Diffusion literally means “having changes to one character in the plain text affect multiple characters in the cipher text.” This is unlike historical algorithms (such as the Caesar cipher, Atbash, and Vigenère), where each plain text character affected only one cipher text character.

Shannon thought the related concepts of confusion and diffusion were both needed to create an effective cipher:

*Two methods (other than recourse to ideal systems) suggest themselves for frustrating a statistical analysis. These we may call the methods of diffusion and confusion. In the method of diffusion the statistical structure of M which leads to its redundancy is “dissipated” into long range statistics—i.e., into statistical structure involving long combinations of letters in the cryptogram. The effect here is that the enemy must intercept a tremendous amount of material to tie down this structure, since the structure is evident only in blocks of very small individual probability. Furthermore, even when he has sufficient material, the analytical work required is much greater since the redundancy has been diffused over a large number of individual statistics.*

These two goals are achieved through a complex series of substitution and permutation.

Suppose you have a simple Caesar cipher in which you shift each letter three to the right. This will provide a small degree of confusion, but no diffusion. Now assume you swap every three letters. This transposition will provide another small degree of confusion. Next, let’s apply a second substitution—this time two letters to the right. The two substitutions, separated by a transposition, provide minimal diffusion. Consider the following example:

Plain text: Atack at dawn

Step 1 (shift 3 right) dwwdfndwgdzq

Step 2 (swap 3 letter blocks) dfndwwdzqdw

Step 3 (shift right 2) fhpfyy fbsfy

Let’s try changing just one letter of plain text (though it will make for a misspelled plain text word). Change attack at dawn to attack an dawn:

Plain text: Atack at dawn

Step 1 (shift 3 right) Dwwdfndqgdzq

Step 2 (swap 3 letter blocks) dfndwwdzqdq

Step 3 (shift right 2) fhpfyy fbsfs

Now compare this cipher text to the one originally produced. You can see that only one letter has changed—the last letter—and instead of sfy you now have sfs.

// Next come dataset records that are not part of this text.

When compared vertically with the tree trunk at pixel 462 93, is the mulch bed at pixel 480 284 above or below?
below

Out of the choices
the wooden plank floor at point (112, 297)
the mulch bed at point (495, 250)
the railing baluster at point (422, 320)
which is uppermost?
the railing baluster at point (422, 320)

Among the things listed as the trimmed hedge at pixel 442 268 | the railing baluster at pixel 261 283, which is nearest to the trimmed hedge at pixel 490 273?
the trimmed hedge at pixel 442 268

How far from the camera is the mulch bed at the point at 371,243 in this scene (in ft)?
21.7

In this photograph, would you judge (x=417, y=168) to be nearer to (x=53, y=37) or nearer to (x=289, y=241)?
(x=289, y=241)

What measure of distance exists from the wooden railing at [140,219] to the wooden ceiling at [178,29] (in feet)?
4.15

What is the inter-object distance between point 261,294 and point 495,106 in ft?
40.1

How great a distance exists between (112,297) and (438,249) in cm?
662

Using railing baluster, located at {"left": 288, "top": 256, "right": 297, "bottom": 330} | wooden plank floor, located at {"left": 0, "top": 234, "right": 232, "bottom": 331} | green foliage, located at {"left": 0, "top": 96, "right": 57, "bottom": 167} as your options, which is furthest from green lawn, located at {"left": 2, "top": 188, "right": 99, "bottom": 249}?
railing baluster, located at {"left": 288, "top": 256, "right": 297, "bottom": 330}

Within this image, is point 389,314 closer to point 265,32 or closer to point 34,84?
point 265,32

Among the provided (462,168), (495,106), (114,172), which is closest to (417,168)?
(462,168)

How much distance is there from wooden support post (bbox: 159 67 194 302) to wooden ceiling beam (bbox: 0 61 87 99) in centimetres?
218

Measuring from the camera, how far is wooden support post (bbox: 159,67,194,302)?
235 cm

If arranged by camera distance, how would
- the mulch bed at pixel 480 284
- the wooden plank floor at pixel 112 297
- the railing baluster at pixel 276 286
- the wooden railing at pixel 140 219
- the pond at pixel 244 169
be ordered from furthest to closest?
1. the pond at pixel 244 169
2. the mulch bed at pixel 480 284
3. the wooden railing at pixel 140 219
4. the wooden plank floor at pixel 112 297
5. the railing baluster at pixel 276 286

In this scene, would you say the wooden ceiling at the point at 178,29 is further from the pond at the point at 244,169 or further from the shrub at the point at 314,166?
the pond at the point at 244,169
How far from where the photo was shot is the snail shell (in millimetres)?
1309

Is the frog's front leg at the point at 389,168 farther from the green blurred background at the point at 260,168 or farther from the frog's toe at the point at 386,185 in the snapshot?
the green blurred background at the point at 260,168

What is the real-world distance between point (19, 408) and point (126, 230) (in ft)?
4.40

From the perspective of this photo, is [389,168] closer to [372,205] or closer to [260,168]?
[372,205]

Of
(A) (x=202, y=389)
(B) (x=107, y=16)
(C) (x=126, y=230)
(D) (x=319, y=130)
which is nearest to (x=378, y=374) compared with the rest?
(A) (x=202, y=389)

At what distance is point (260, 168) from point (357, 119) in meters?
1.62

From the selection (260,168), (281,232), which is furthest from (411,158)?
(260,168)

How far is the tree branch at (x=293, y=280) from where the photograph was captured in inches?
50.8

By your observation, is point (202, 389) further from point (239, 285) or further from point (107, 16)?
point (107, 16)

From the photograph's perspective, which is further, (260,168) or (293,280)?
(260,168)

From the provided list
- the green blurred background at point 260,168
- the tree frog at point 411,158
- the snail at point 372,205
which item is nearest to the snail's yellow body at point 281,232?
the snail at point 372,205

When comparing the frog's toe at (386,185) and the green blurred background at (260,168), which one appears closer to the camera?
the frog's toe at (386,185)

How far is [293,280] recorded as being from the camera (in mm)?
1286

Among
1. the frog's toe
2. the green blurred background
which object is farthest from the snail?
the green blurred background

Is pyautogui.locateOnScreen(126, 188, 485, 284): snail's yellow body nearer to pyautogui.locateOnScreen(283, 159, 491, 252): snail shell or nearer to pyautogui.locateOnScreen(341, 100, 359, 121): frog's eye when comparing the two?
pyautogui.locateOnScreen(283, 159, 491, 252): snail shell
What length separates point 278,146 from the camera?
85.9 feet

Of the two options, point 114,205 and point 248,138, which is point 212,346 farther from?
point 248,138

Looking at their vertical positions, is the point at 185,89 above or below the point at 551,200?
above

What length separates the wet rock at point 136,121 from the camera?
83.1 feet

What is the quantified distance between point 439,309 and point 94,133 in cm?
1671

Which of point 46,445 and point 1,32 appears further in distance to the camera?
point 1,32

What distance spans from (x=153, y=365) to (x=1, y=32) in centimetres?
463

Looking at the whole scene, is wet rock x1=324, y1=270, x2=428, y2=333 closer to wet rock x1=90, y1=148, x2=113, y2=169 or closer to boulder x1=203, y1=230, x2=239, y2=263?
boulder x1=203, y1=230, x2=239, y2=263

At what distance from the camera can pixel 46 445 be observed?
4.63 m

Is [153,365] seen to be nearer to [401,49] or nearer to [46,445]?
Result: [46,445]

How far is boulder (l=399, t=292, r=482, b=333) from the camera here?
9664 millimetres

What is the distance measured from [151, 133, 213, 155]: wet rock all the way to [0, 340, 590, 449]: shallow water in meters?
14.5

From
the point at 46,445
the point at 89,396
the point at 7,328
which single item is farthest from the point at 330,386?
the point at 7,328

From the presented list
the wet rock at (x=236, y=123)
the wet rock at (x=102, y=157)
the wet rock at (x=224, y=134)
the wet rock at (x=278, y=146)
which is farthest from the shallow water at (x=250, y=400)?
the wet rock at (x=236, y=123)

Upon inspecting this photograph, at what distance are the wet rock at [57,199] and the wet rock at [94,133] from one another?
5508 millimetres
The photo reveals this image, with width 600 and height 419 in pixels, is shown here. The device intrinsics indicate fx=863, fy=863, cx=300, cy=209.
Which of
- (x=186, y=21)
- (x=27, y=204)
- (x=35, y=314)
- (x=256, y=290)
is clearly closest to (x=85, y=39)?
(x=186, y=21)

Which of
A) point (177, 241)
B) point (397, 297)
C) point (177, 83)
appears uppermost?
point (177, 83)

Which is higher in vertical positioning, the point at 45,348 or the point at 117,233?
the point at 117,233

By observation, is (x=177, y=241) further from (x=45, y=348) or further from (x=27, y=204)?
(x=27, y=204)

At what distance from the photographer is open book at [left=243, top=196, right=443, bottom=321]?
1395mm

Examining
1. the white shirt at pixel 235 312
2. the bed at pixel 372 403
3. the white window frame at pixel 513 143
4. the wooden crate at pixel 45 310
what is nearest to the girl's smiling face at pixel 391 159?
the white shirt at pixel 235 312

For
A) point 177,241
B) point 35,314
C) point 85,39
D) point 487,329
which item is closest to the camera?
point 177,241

This provides only minimal confusion and still no diffusion! What is missing? Two things: The first is that, at least by modern standards, this simply is not complex enough. It is certainly an improvement on the basic Caesar cipher, but still it is not enough. The second problem is that there is no mechanism to have a change in one character of plain text change multiple characters in the cipher text. In modern ciphers, operations are at the bit level, not the character level. However, this example should give you the general idea of combining substitution and permutation.

**Avalanche**

A small change may create a sizable impact on the output, like an avalanche. This is Horst Fiestel’s variation on Shannon’s concept of diffusion. Fiestel’s ideas are used in many of the block ciphers. Clearly, a high avalanche impact is desirable in any cryptographic algorithm. Ideally, a change in 1 bit in the plain text would affect all the bits of the cipher text. This would be described as complete avalanche, but that has not been achieved in any current algorithm.

**Hamming Distance**

The Hamming distance is the number of characters that are different between two strings. This can be expressed mathematically as follows:

**h(x, y)**

Hamming distance is used to measure the number of substitutions that would be required to turn one string into another. In modern cryptography, we usually deal with binary representations rather than text. In that context, Hamming distance can be defined as the number of 1’s if you exclusive or (XOR) two strings.

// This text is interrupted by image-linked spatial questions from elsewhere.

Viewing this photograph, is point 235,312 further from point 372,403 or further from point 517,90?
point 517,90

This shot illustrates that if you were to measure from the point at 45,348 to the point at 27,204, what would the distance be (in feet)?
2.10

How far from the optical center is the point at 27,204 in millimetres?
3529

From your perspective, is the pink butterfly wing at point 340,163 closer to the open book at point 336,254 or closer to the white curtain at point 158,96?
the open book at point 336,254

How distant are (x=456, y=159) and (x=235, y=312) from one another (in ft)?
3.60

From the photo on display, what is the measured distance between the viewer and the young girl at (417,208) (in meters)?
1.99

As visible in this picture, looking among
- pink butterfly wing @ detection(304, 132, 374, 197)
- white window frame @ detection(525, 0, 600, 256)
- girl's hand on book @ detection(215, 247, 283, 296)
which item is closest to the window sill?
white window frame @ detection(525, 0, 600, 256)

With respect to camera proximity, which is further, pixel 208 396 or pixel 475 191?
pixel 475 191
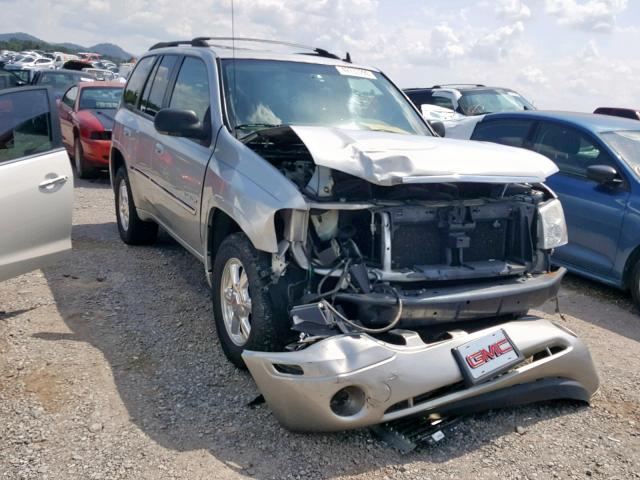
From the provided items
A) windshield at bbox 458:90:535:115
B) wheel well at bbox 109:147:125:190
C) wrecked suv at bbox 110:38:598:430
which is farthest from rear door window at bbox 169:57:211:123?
windshield at bbox 458:90:535:115

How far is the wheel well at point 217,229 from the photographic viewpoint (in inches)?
164

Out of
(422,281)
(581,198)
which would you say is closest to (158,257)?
(422,281)

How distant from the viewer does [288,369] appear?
3143mm

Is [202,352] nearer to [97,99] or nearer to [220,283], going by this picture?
[220,283]

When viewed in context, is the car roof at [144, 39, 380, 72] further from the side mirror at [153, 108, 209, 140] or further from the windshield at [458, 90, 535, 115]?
the windshield at [458, 90, 535, 115]

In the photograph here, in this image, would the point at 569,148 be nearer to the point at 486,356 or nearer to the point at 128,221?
the point at 486,356

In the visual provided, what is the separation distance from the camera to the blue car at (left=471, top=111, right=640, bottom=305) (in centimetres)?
559

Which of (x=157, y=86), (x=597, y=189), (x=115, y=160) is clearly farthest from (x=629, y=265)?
(x=115, y=160)

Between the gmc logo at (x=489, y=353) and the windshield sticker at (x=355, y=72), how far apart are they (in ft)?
8.43

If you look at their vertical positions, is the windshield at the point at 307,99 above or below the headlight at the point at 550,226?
above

The concept of Hamming distance was developed by Richard Hamming, who first described the concept in his paper “Error Detecting and Error Correcting Codes.” The concept is used widely in telecommunications, information theory, and cryptography.

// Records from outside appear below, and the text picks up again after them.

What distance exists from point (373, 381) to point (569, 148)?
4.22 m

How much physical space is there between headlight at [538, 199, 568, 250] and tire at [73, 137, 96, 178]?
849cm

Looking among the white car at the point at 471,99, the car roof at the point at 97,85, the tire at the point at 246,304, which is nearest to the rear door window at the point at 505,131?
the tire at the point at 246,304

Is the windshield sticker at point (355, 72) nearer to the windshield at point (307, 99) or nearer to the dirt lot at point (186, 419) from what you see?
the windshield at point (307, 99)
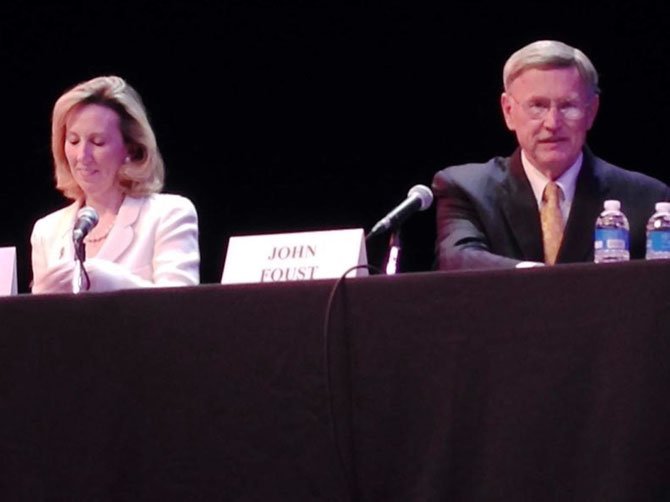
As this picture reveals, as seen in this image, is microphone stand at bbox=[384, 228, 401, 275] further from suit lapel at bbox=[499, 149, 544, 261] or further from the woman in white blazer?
the woman in white blazer

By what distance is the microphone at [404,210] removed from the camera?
2606 millimetres

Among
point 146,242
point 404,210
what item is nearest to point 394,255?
point 404,210

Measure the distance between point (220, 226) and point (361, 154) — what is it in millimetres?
630

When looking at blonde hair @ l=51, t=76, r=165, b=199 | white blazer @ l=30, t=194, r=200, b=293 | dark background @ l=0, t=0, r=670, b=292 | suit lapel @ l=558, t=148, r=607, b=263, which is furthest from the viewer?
dark background @ l=0, t=0, r=670, b=292

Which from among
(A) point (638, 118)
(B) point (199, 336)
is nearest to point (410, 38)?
(A) point (638, 118)

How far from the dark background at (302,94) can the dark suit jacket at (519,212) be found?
0.92m

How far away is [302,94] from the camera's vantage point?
4.78m

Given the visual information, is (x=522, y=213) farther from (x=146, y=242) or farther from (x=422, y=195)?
(x=146, y=242)

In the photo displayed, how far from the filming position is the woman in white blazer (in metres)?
3.59

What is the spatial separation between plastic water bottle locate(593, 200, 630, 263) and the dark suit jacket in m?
0.07

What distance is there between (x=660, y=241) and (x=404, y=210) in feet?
2.22

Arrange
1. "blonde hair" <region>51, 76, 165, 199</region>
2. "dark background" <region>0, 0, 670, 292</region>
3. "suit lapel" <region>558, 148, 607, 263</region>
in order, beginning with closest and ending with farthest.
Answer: "suit lapel" <region>558, 148, 607, 263</region> → "blonde hair" <region>51, 76, 165, 199</region> → "dark background" <region>0, 0, 670, 292</region>

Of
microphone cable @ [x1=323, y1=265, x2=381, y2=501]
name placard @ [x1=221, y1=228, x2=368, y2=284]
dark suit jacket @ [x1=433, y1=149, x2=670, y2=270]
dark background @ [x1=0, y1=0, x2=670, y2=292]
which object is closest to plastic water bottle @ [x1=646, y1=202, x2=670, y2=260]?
dark suit jacket @ [x1=433, y1=149, x2=670, y2=270]

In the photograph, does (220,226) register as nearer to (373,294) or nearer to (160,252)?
(160,252)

Hamming distance works only when the strings that we compare are of the same length. One application is to compare plain text to cipher text to determine how much has changed. However, if two strings of different lengths are compared, another metric must be used. One such metric is the Levenshtein distance, a measurement of the number of single-character edits required to change one word into another. Edits can include substitutions (as with Hamming distance) but can also include insertions and deletions. The Levenshtein distance was first described by Vladimir Levenshtein in 1965.

**Hamming Weight**

The concept of Hamming weight is closely related to Hamming distance. It is essentially comparing the string to a string of all 0’s. Put more simply, it is how many 1’s are in the binary representation of a message. Some sources call this the population count, or pop count. There are actually many applications for Hamming weight both within cryptography and in other fields. For example, the number of modular multiplications required for some exponent e is computed by log2 e + hamming weight (e).